Published in year 1977.
Edition number 99 of 110. Editor is Yves Rivière.
Signed by the artist right under.
Numbered on the left’ 99/110
Image area 66,0 x 50,0 cm.
External dimensions 76,5 x 56,5 cm
Condition:
Lithograph L’Eloge de la Folie is in good condition.
The only comment is that the original sheet had a size of 79 x 61.5 cm. This has been reduced by the previous owner to 76.5 x 56.5 cm. However, space at the bottom is larger than at the top, so this is perfect because of the signature at the bottom. So if a new passe-partout is placed over it, it will fit well if full space is used.
KAREL APPEL
Karel Appel, born April 25, 1921, was one of the most important painters of the post-war era in the Netherlands. Known for his colorful personality and for his fluid, spontaneous approach to his paintings. He believed in an entirely unskilled form of creative expression.

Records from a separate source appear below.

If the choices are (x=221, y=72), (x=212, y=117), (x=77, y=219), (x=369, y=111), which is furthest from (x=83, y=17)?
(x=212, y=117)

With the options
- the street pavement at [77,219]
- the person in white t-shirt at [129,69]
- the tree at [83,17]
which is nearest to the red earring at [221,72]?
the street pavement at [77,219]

And looked for inspiration to the art produced by children and artists who worked outside the canon (folk artists).
As a founding member of the CoBrA group, Karel Appel, together with his Dutch compatriots Corneille Guillaume Beverloo and Constant Nieuwenhuys, he developed a radically new approach to painting. In 1949 Cobra was given an exhibition in the Stedelijk Museum in Amsterdam. The exhibition was received very negatively. Disappointed, Appel settled in Paris in 1950. Karel Appel’s international breakthrough started around 1953 when his work was shown at the São Paulo Biennale. In 1954 there were solo exhibitions by Appel in Paris and New York, and in 1968 there finally was a solo exhibition at the Stedelijk Museum in Amsterdam.
Around 1990 Appel had four studios, in Monaco, New York, Connecticut and Mercatale Valdarno (Tuscany). He mainly used his studio in New York to experiment with his painting. And he worked out these experiments from New York in his other studios there. Works with the same theme then got, for example, their own character through a different light in Tuscany.
Karel Appel died on May 3, 2006 and was buried privately at the cemetery of Père-Lachaise in Paris.